[START INFORMATION SHOWN]

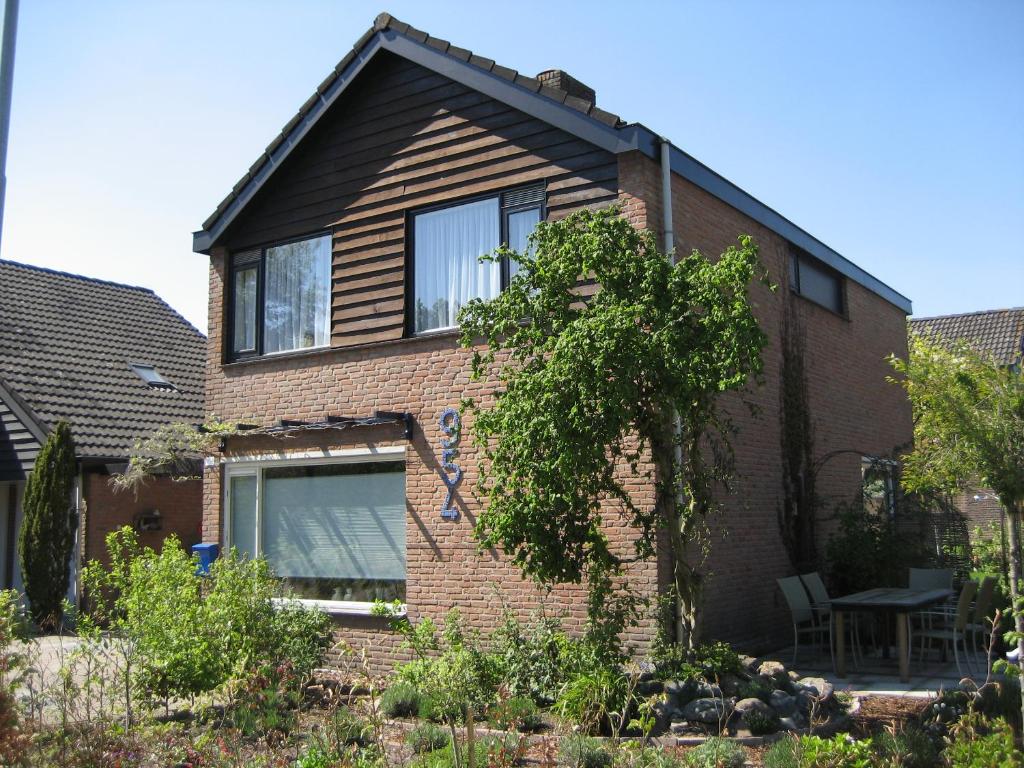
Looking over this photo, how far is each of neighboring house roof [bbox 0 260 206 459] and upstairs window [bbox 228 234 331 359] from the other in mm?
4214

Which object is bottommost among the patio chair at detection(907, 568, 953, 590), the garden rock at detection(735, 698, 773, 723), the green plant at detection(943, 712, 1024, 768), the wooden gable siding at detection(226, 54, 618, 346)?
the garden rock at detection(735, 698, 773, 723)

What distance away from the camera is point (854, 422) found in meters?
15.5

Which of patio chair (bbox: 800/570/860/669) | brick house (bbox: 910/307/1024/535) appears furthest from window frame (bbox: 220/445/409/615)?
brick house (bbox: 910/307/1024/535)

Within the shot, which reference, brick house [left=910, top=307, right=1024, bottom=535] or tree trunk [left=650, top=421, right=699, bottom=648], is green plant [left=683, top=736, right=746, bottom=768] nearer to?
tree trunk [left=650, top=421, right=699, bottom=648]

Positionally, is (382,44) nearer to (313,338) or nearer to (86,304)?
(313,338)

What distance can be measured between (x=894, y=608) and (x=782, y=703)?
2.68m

[END INFORMATION SHOWN]

*TASK DETAILS*.
Give back each of the rows above word for word, without the pictures.

*ANSWER*.
Looking over this photo, how far is each of neighboring house roof [bbox 0 260 206 459] and upstairs window [bbox 228 234 331 359] from the other in mm?
4214

Which object is bottommost among the patio chair at detection(907, 568, 953, 590), the garden rock at detection(735, 698, 773, 723), the green plant at detection(943, 712, 1024, 768), the wooden gable siding at detection(226, 54, 618, 346)?
the garden rock at detection(735, 698, 773, 723)

What distance away from the camera is point (854, 422) found in meters?
15.5

Which of patio chair (bbox: 800/570/860/669) | brick house (bbox: 910/307/1024/535) appears furthest from window frame (bbox: 220/445/409/615)?
brick house (bbox: 910/307/1024/535)

Within the shot, which reference, brick house [left=910, top=307, right=1024, bottom=535] or tree trunk [left=650, top=421, right=699, bottom=648], is green plant [left=683, top=736, right=746, bottom=768] nearer to?
tree trunk [left=650, top=421, right=699, bottom=648]

Positionally, is (382,44) nearer to (313,338) or nearer to (86,304)?
(313,338)

What distance can be measured between (x=894, y=608) and (x=782, y=703)?
2.68m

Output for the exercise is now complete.